Il Gruppo di Firenze per la scuola del Merito e della Responsabilità ha elaborato una lettera-appello indirizzata al Presidente del Consiglio, alla ministra dell’Istruzione e al Parlamento, con la quale chiede di porre al centro della didattica del primo ciclo scolastico le competenze linguistiche di base.
L’appello, sottoscritto da alcune centinaia di docenti universitari – provenienti dai più diversi campi disciplinari, dalla linguistica alla pedagogia, alla matematica, dalla sociologia alla neuropsichiatria infantile, all’economia – richiama alla centralità della lingua italiana: si auspica il raggiungimento “al termine del primo ciclo, di un sufficiente possesso degli strumenti linguistici di base da parte della grande maggioranza degli studenti”. Si propone “una revisione delle indicazioni nazionali che dia grande rilievo all’acquisizione delle competenze di base, fondamentali per tutti gli ambiti disciplinari. Tali indicazioni dovrebbero contenere i traguardi intermedi imprescindibili da raggiungere e le più importanti tipologie di esercitazioni”, addirittura con rigorosi suggerimenti di verifica: “introduzione di verifiche nazionali periodiche durante gli otto anni del primo ciclo: dettato ortografico, riassunto, comprensione del testo, conoscenza del lessico, analisi grammaticale e scrittura corsiva a mano”.
Non una parola sulle cause di un fenomeno che affonda le proprie radici in un tempo lontano, fatto di tagli progressivi e costanti e di una politica culturale di matrice neoliberista che ha contaminato fino alle fondamenta la scuola italiana, giungendo alla demolizione programmatica, con la legge 107, senza – peraltro – che la maggior parte dei firmatari si preoccupasse di dire una sola parola sullo scempio che si stava facendo della scuola della Costituzione.
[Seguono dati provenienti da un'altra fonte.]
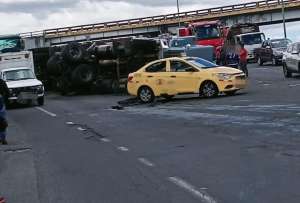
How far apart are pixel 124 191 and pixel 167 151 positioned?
3542 mm

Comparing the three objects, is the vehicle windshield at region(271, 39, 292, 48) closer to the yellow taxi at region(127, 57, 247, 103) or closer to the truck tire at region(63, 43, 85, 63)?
the truck tire at region(63, 43, 85, 63)

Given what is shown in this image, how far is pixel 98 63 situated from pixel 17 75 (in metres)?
4.65

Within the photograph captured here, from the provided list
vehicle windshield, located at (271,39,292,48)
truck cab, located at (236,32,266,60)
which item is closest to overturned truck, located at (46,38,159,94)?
vehicle windshield, located at (271,39,292,48)

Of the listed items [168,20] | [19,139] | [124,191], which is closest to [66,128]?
[19,139]

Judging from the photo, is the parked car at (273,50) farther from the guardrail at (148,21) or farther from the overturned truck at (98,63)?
the guardrail at (148,21)

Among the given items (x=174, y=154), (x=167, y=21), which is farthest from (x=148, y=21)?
(x=174, y=154)

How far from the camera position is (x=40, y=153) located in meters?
13.3

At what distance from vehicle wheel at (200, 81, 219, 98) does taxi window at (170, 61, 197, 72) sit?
0.72 metres

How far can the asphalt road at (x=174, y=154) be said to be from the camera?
8.41 meters

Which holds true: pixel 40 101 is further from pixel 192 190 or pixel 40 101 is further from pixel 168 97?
pixel 192 190

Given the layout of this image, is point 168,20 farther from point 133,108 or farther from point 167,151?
point 167,151

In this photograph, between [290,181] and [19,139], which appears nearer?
[290,181]

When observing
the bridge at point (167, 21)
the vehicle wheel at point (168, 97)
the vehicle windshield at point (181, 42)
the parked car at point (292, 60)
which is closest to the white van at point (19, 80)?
the vehicle wheel at point (168, 97)

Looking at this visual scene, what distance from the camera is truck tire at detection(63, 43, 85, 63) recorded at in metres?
34.2
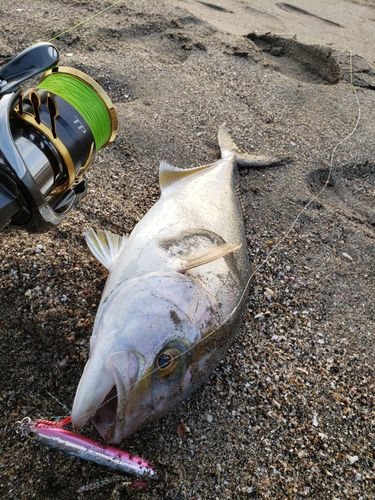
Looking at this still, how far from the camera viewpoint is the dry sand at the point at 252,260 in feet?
6.30

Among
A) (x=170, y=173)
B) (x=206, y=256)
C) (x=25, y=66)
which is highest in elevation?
(x=25, y=66)

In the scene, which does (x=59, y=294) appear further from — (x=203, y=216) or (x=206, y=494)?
(x=206, y=494)

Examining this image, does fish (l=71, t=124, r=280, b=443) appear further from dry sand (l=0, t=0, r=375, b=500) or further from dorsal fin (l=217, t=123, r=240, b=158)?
dorsal fin (l=217, t=123, r=240, b=158)

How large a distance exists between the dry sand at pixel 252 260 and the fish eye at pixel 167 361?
14.2 inches

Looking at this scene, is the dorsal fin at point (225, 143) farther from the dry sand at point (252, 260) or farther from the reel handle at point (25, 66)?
the reel handle at point (25, 66)

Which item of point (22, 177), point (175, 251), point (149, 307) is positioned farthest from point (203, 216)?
point (22, 177)

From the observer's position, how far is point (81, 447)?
172cm

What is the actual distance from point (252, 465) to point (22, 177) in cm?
160

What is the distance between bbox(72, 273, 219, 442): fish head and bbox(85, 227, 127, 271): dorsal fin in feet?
1.04

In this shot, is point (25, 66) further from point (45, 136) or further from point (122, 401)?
point (122, 401)

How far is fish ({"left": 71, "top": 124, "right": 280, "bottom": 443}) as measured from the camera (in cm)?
Answer: 172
Quella che “rimuove gli ostacoli che impediscono lo sviluppo della persona e la partecipazione”, come recita l’art. 3. Quale ostacolo più invalicabile se non un possesso insoddisfacente della propria lingua dal punto di vista lessicale, ortografico, grammaticale e sintattico? Quale barriera più ostativa se non l’incapacità di comprendere un testo?
Le politiche neoliberiste dell’Europa – alle quali le riforme scolastiche hanno aderito acriticamente – hanno dettato tagli agli orari, destrutturazione della continuità didattica e del progetto di tempo pieno e tempo prolungato, “invalsizzazione” degli apprendimenti degli studenti, bando intenzionale del pensiero critico analitico, primato delle competenze sulle conoscenze. Inoltre: dove erano costoro quando si tagliava un’ora di Italiano al biennio della scuola secondaria di II grado? Non abbiamo sentito che poche, debolissime voci.
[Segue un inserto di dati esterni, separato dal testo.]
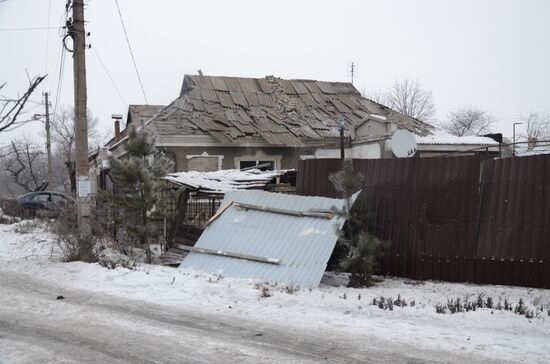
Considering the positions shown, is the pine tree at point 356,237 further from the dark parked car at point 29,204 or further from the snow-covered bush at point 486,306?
the dark parked car at point 29,204

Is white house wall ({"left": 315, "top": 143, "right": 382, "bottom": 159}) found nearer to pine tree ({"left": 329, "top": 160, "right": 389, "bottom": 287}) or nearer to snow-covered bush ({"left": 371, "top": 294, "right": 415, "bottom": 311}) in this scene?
pine tree ({"left": 329, "top": 160, "right": 389, "bottom": 287})

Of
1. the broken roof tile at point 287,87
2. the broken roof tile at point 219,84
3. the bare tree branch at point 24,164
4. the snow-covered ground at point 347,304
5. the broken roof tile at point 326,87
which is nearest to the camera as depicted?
the snow-covered ground at point 347,304

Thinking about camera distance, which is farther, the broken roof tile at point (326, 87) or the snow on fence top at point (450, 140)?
the broken roof tile at point (326, 87)

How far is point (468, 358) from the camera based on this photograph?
507 cm

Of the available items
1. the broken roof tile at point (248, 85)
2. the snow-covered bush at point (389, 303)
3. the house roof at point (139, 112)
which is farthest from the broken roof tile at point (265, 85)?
the snow-covered bush at point (389, 303)

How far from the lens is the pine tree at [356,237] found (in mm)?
8430

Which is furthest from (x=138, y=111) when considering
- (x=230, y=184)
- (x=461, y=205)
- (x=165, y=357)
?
(x=165, y=357)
La scuola italiana ha reagito dignitosamente, ma in solitudine, ad un attacco che l’ha vista bersaglio del licenziamento di massa più impressionante della storia del pubblico impiego (la legge 133/08, la riforma Gelmini), di un’idea pseudo-imprenditoriale che ha creato i progettifici, di uno spostamento di fondi a favore dei diplomifici paritari. Tutto ciò ha modificato il baricentro della scuola, non più luogo della cittadinanza critica per mezzo della cultura. Oggi le riforme dell’intero sistema scolastico si formulano senza alcun tipo di interlocuzione e confronto democratico; il teaching for testing (offensivo persino nella formula assonante) è una realtà cui editoria scolastica e pratiche didattiche si sono dovuti adattare; il totem del 2.0, A e Z di ogni intervento sulla scuola, al quale si è plaudito acriticamente inneggiando ad una demagogica idea di modernità, ha invaso gli spazi dell’incontro e della relazione educativa, rendendo pleonastiche alcune capacità, le stesse di cui i firmatari lamentano la scarsità.
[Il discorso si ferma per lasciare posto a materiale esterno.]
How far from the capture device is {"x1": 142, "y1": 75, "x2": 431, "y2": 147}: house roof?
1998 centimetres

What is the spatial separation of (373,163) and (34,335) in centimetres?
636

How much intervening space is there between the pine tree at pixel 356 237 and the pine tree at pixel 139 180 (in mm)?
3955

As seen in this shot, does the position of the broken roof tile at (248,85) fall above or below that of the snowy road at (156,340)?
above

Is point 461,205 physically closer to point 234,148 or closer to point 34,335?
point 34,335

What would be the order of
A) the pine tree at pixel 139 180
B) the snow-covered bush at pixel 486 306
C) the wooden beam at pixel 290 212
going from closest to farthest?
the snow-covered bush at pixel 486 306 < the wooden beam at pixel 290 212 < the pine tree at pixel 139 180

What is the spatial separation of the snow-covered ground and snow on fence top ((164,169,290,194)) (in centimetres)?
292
Mettere mano alle Indicazioni Nazionali, come sembrano auspicare i firmatari dell’appello, sarebbe una soluzione apparentemente semplice ma inefficace, perché non tiene conto di quanto il processo culturale indotto dalle controriforme abbia agito in profondità. Nel gioco della caccia all’untore (uno dei più praticati nel nostro Paese) l’appello assegna alla scuola e ai docenti una responsabilità che è segnatamente delle politiche scolastiche; con il probabile unico risultato di mortificare – con superficialità e per l’ennesima volta – quanti hanno resistito coraggiosamente all’ondata massificante del “nuovo che avanza”, consentendo alla scuola di andare avanti. L’appello ha aperto un grande dibattito sui media e concentrato l’attenzione su un problema innegabile: un’occasione per coloro che credono nella scuola della Costituzione di ribadire che un’istruzione che fallisce nelle competenze culturali di cittadinanza di base va ricostruita dalle fondamenta, avendo il coraggio di individuare ed affrontare i reali nodi politico-culturali della questione.